Breeder - Redneck
Page 13
After that she was gone. There was no one else in the room with us, no one else had heard.
I’d given it a lot of thought, whether or not I should share the information with the cops. The police report had said that it was a hit and run. She’d had a flat on a deserted stretch of road in a small town on her way to visit her parents.
A car had slammed into her while she’d been parked on the side of the street trying to call for help. She’d got out of the car disoriented and fell in the middle of the road, bleeding out. The driver of the other car had not stopped and no one had reported an accident on that road. There was no doubt that he knew what he’d done, whoever he was. He’d just not cared.
After I buried my family, I took leave from work and hid myself away with a bottle for a good week and a half. It was then I got the idea to take matters into my own hands. The cops were no closer to finding out who was responsible, but I had one piece of information that they didn’t.
I’d gone back to that town and researched her steps. I put in a few calls and got access to any CCT cameras in the area. And that’s how I found him. The red Mercedes just as she’d said. The owner had no idea that he was about to commit murder, so he hadn’t hid his face or his license plate. I lucked out there.

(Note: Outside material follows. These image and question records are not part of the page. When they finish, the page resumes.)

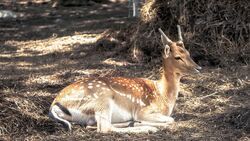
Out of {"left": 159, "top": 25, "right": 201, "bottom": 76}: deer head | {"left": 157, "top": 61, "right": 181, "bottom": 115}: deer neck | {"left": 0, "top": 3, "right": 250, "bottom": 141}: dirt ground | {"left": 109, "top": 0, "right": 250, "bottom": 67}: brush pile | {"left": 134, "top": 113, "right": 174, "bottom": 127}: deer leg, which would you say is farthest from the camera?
{"left": 109, "top": 0, "right": 250, "bottom": 67}: brush pile

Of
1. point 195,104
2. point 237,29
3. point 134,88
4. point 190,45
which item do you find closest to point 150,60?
point 190,45

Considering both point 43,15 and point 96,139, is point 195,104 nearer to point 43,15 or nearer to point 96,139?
point 96,139

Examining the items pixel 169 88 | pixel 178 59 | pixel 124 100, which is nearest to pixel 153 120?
pixel 124 100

It was obvious as he left the store that he was drunk and that just made me even more pissed off than I already was. With his license plate it was easy to find him. I should’ve passed the information over to the cops, but a deep search of the asshole showed that he was one of those guys who could and had bought his way out of shit.
The more I learned of him, the more I hated him. The decision to destroy him was an easy one, the only thing left was how. Then I’d come across a picture of him and his family and my eyes landed on his daughter. There was a right up in the paper for her eighteenth birthday. Daddy’s girl they’d called her.

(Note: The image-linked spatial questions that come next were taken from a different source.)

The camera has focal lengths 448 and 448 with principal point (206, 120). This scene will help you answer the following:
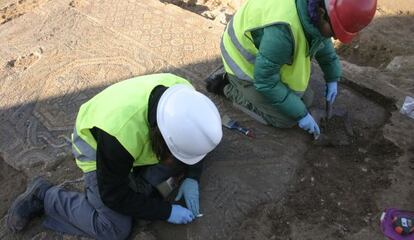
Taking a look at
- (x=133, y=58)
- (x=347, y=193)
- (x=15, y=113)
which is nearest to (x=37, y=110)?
(x=15, y=113)

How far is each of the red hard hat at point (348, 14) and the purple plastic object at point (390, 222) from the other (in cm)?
113

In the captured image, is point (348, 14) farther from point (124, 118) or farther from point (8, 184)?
point (8, 184)

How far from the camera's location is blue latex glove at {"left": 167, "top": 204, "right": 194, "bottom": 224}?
2805mm

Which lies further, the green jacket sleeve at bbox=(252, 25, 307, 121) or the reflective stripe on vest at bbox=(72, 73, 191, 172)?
the green jacket sleeve at bbox=(252, 25, 307, 121)

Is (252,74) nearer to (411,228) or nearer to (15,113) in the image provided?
(411,228)

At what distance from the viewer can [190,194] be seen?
2.94 metres

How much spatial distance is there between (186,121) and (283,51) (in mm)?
943

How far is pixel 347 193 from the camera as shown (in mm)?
2961

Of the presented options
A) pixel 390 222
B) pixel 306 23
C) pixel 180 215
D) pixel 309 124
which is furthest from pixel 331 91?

The report had talked about his love for his daughter and all the things he’d done for her birthday. A birthday my own daughter will never have. The seed had been planted and from there I’d put my plan in motion. I’d asked for an extended leave, bought this place and set about getting things ready.
Now here we were. I’d achieved all that I’d set out to do but it was leaving a bitter taste in my mouth. I had no doubt my wife would not approve. She was soft hearted and kind where I wasn’t so much of either. She would’ve wanted me to go to the cops and let them take care of it. But that wouldn’t have given me back what I’d lost.
I wanted to make him bleed from within the way I was. I’ve been following the news and knew that he was indeed suffering. The next phase of my one-man operation was already in the works and should bear fruit by tomorrow. I’d forwarded evidence of his insider trading to the SEC and knew that tomorrow was the day his world would implode.
He’d lose everything, including his wife who I knew from hacking into her shit already had one foot out the door. I’d sent her a nice little message telling her to ask her husband what he’d done to cause his daughter’s disappearance.
I knew she had, you could see the strain between them in the latest interviews they’d done for the cameras. He wasn’t looking too good himself but I didn’t give a fuck. So why was I feeling this guilt? Why now that everything was just as I’d hoped was I feeling like I’d crossed the line?
I rested my head against the tree and looked up at the sky, for the first time hearing the cry of the birds as they flew overhead. I felt as if I’d been walking blind for the past year and a half, like the sun had been hidden behind the clouds all this time.
“What have you done Royce? Fuck! My wife always did say my anger was going to get me in trouble one of these days. It was too late to turn back now, she was carrying my child. In that moment I missed her more than I’d ever missed anything in my life.
I should hate that, hate that I couldn’t be away from her for more than a few minutes before feeling that pull as if there was an imaginary string holding us together. I saw her little face all the way back to the cabin and was running by the time it came into view.